- TASK TO CARRY OUT
Output the data exactly, with every line intact.

——

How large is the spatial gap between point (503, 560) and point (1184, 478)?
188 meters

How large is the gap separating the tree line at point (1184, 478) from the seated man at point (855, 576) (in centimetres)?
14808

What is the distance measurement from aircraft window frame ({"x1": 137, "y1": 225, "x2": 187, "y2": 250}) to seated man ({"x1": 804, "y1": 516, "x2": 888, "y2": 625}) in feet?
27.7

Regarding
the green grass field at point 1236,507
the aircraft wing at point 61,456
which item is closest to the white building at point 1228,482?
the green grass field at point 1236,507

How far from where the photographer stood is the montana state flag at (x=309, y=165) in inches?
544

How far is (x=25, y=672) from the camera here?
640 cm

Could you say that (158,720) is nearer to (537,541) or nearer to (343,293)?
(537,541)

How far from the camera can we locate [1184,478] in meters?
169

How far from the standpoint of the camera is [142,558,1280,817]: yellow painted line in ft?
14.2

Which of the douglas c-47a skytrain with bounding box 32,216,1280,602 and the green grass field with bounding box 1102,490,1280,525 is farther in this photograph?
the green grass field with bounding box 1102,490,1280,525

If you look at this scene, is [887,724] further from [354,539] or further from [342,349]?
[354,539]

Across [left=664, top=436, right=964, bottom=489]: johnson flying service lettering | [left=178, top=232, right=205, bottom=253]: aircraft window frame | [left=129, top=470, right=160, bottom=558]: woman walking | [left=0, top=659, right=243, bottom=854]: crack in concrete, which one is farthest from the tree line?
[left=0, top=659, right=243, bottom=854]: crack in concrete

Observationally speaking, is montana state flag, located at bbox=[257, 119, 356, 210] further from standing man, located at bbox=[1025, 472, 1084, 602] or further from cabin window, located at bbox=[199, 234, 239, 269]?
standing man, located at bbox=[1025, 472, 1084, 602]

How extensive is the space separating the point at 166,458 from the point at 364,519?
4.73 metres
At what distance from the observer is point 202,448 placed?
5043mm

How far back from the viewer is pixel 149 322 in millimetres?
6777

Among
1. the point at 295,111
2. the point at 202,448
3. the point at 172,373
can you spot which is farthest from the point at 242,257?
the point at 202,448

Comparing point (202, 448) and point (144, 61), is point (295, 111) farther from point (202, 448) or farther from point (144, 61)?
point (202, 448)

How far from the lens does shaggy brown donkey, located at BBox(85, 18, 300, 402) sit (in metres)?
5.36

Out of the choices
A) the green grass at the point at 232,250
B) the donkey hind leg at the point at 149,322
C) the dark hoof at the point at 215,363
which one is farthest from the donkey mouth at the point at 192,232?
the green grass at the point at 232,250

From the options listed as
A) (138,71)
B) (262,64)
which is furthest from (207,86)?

——

- TASK SOLUTION
How large is the spatial gap between point (503, 560) and point (1184, 478)?
188 meters

How large is the gap separating the tree line at point (1184, 478) from the seated man at point (855, 576) (in centimetres)?
14808

What is the distance measurement from aircraft window frame ({"x1": 137, "y1": 225, "x2": 187, "y2": 250}) to seated man ({"x1": 804, "y1": 516, "x2": 888, "y2": 625}) in feet?
27.7

Regarding
the green grass field at point 1236,507
the aircraft wing at point 61,456
which item is closest to the white building at point 1228,482?
the green grass field at point 1236,507

How far from where the photographer stood is the montana state flag at (x=309, y=165) in inches?
544

How far is (x=25, y=672) from the camera here?
640 cm

Could you say that (158,720) is nearer to (537,541) or nearer to (343,293)?
(537,541)

How far from the camera can we locate [1184,478] in meters?
169

How far from the standpoint of the camera is [142,558,1280,817]: yellow painted line in ft?
14.2

Which of the douglas c-47a skytrain with bounding box 32,216,1280,602 and the green grass field with bounding box 1102,490,1280,525 is farther in this photograph?
the green grass field with bounding box 1102,490,1280,525

If you look at this scene, is [887,724] further from [354,539] or further from [342,349]?
[354,539]

Across [left=664, top=436, right=964, bottom=489]: johnson flying service lettering | [left=178, top=232, right=205, bottom=253]: aircraft window frame | [left=129, top=470, right=160, bottom=558]: woman walking | [left=0, top=659, right=243, bottom=854]: crack in concrete, which one is farthest from the tree line?
[left=0, top=659, right=243, bottom=854]: crack in concrete

Observationally speaking, is montana state flag, located at bbox=[257, 119, 356, 210] further from standing man, located at bbox=[1025, 472, 1084, 602] or further from cabin window, located at bbox=[199, 234, 239, 269]?
standing man, located at bbox=[1025, 472, 1084, 602]

How extensive is the space separating the point at 166,458 from the point at 364,519?
4.73 metres
At what distance from the observer is point 202,448 placed?
5043mm

How far back from the viewer is pixel 149 322 in millimetres?
6777

Among
1. the point at 295,111
2. the point at 202,448
3. the point at 172,373
can you spot which is farthest from the point at 242,257?
the point at 202,448

Comparing point (202, 448) and point (144, 61), is point (295, 111) farther from point (202, 448) or farther from point (144, 61)?
point (202, 448)

How far from the lens does shaggy brown donkey, located at BBox(85, 18, 300, 402) sit (in metres)?
5.36

Out of the choices
A) the green grass at the point at 232,250
B) the donkey hind leg at the point at 149,322
C) the dark hoof at the point at 215,363
which one is farthest from the donkey mouth at the point at 192,232?
the green grass at the point at 232,250

From the options listed as
A) (138,71)
B) (262,64)
which is furthest from (207,86)?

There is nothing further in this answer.